(EXCERPTED PASSAGE)
########################################
Root Certificate Installation

How to install a custom root certificate in order to have skinned block pages.

Overview

Installation of the Control D root certificate is a requirement in order to see a customized block page in a browser when attempting to access blocked HTTPS resources as dictated by the configuration within the profile applied to a device or user.

Without the root certificate a user will receive a TLS error in their browser when trying to visit a blocked webpage that uses HTTPS. With the root certificate installed the user will be presented with a webpage explaining that their request has been blocked by Control D per their configured rules.

Installation instructions

Use the following instructions to install on your operating system or browser.

Operating Systems

Microsoft Windows

GUI

  1. Download the Control D cer file: Control-D-root-x1.cer 
  2. Double click to open Control D Blockpage CA X1.crt file (the Certificate window will open)
  3. Click on Install Certificate.
  4. In the Certificate Import Wizard, when prompted for the Certificate Store, choose Place all certificates in the following store and select the Trusted Root Certification Authorities store.

PowerShell

Run the following PowerShell script as an administrator.

📘

You can also add this as a script in your favourite RMM to mass deploy the certificate to Windows machines.
########################################
(EXCERPTED RECORDS)
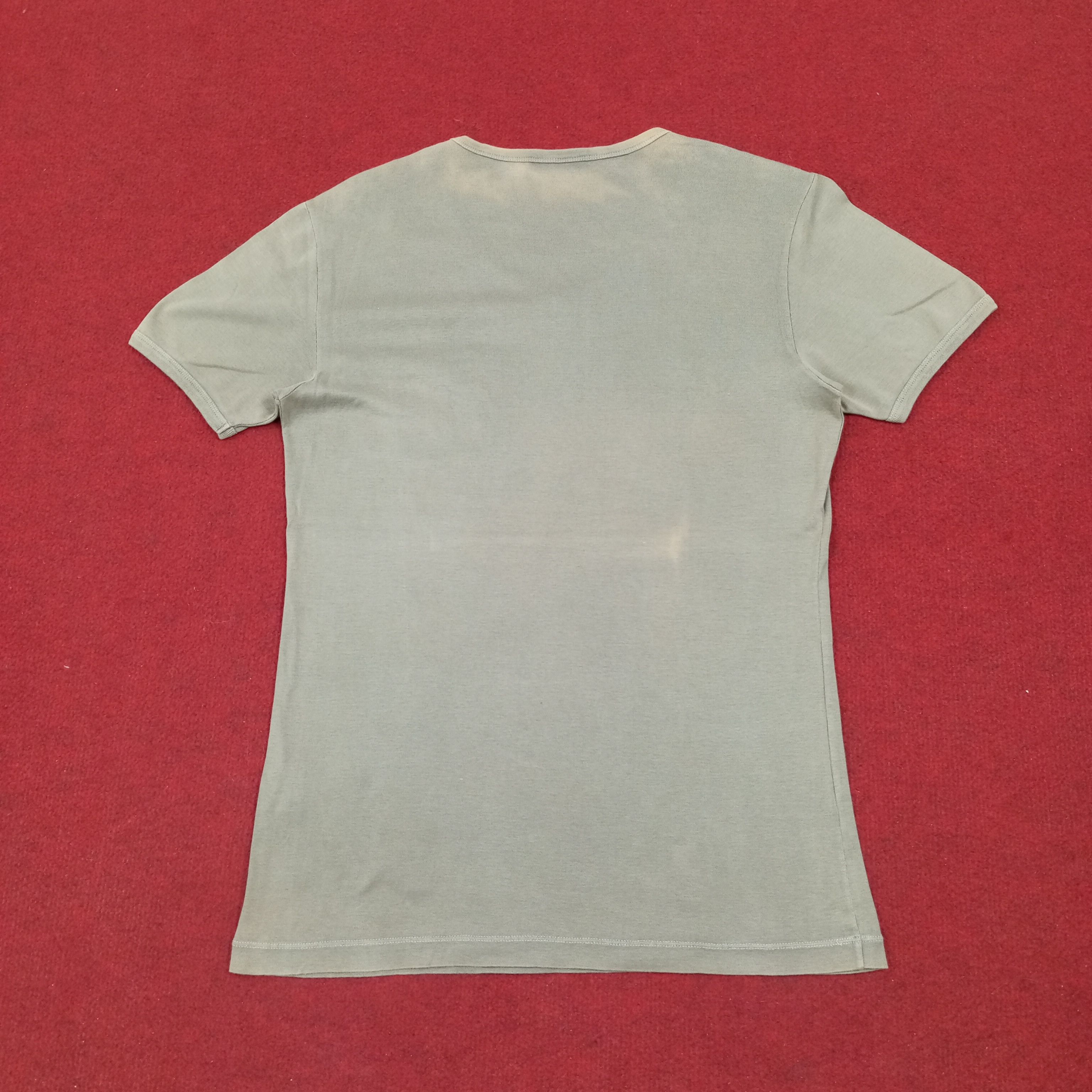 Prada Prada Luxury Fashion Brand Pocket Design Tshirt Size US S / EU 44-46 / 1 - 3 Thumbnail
########################################
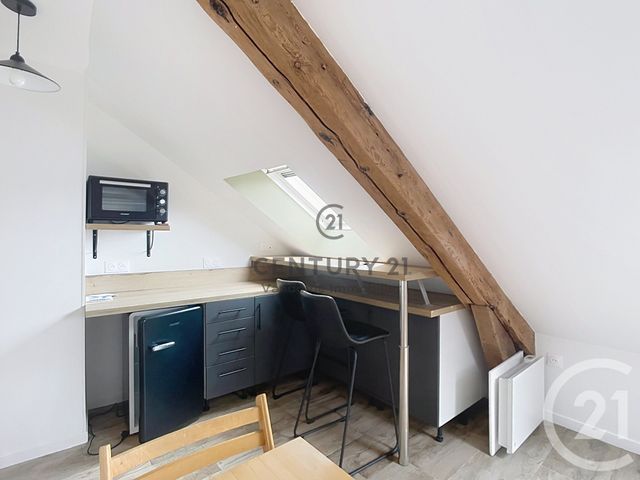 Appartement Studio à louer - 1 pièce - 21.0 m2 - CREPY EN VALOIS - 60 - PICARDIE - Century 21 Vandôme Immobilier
########################################
(SET OF TASKS)
1. According to the root certificate installation page, what happens in the browser when a user without the root certificate tries to visit a blocked webpage that uses HTTPS?
2. Quote the root certificate installation page between "Use the following" and "Root Certification Authorities store.", inclusive.
The items have no connection to the root certificate installation page.

(RESPONSES BY ITEM NUMBER)
1. The user receives a TLS error in their browser.

2.
Use the following instructions to install on your operating system or browser.

Operating Systems

Microsoft Windows

GUI

  1. Download the Control D cer file: Control-D-root-x1.cer 
  2. Double click to open Control D Blockpage CA X1.crt file (the Certificate window will open)
  3. Click on Install Certificate.
  4. In the Certificate Import Wizard, when prompted for the Certificate Store, choose Place all certificates in the following store and select the Trusted Root Certification Authorities store.